This study investigates whether natural language mathematical proof verification necessarily requires state-of-the-art large language models (LLMs), systematically evaluating the accuracy and self-consistency of both open-source and leading proprietary LLMs on competition-level proof verification tasks. Through multi-model comparisons, self-consistency metrics, and LLM-guided prompt search, the authors propose a specialized prompt ensembling method that substantially enhances the performance of smaller models. Experimental results demonstrate that optimized smaller models—such as Qwen2-35B—achieve up to a 9.1% improvement in accuracy and a 15.9% gain in self-consistency, reaching verification performance comparable to that of cutting-edge models like Gemini 1.5 Pro. These findings reveal that smaller models possess underappreciated potential for high-level mathematical reasoning tasks.

Advances in training, post-training, and inference-time methods have enabled frontier reasoning models to win gold medals in math competitions and settle challenging open problems.
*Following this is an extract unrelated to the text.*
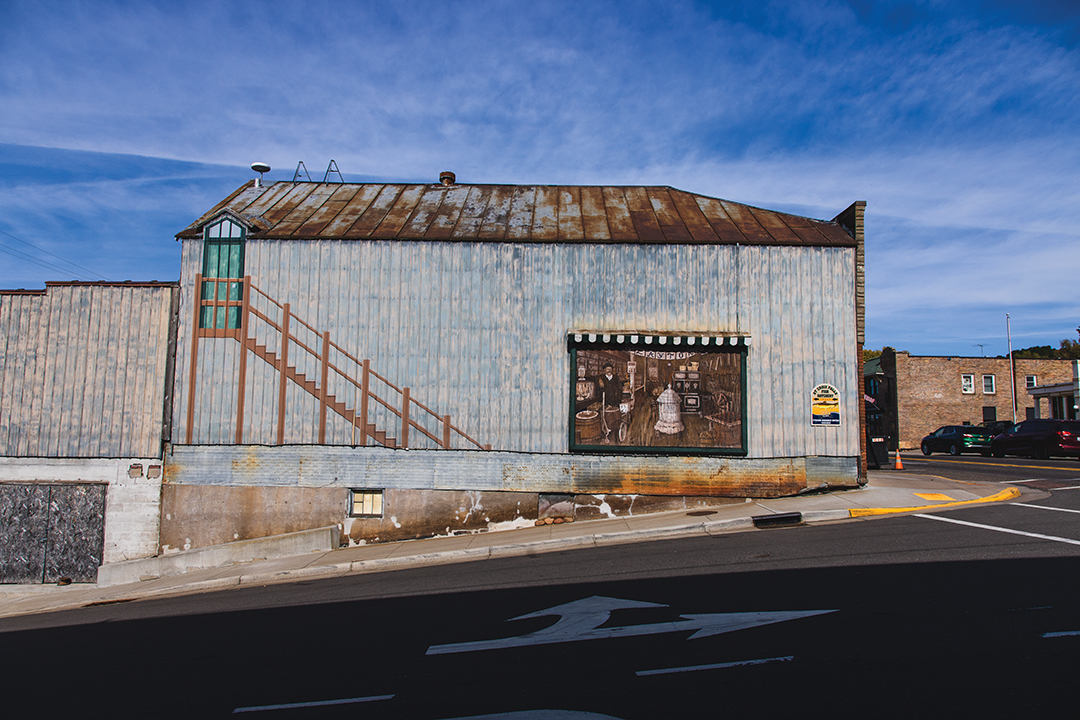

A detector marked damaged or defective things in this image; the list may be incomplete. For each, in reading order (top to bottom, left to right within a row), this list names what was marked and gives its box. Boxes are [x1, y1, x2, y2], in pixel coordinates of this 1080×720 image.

rusty metal roof [175, 180, 852, 248]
Gaining trust in the responses of these models requires that natural language proofs be checked for errors. LLM judges are increasingly being adopted to meet the growing demand for evaluating such proofs. While verification is considered easier than generation, what model capability does reliable verification actually require? We systematically evaluate four open-source and two frontier LLMs on datasets of human-graded natural language proofs of competition-level problems. We consider two key metrics: verifier accuracy and self-consistency (the rate of agreement across repeated judgments on the same proof). We observe that smaller open-source models are only up to ~10% behind frontier models in accuracy but they are up to ~25% more inconsistent. Furthermore, we see that verifier accuracy is sensitive to prompt choice across all models. We then demonstrate that the smaller models, in fact, do possess the mathematical capabilities to verify proofs at the level of frontier models, but they struggle to reliably elicit these capabilities with general judging prompts. Through an LLM-guided prompt search, we synthesize an ensemble of specialized prompts that overcome the specific failure modes of smaller models, boosting their performance by up to 9.1% in accuracy and 15.9% in self-consistency. These gains are realized across models and datasets, allowing models like Qwen3.5-35B to perform on par with frontier models such as Gemini 3.1 Pro for proof verification.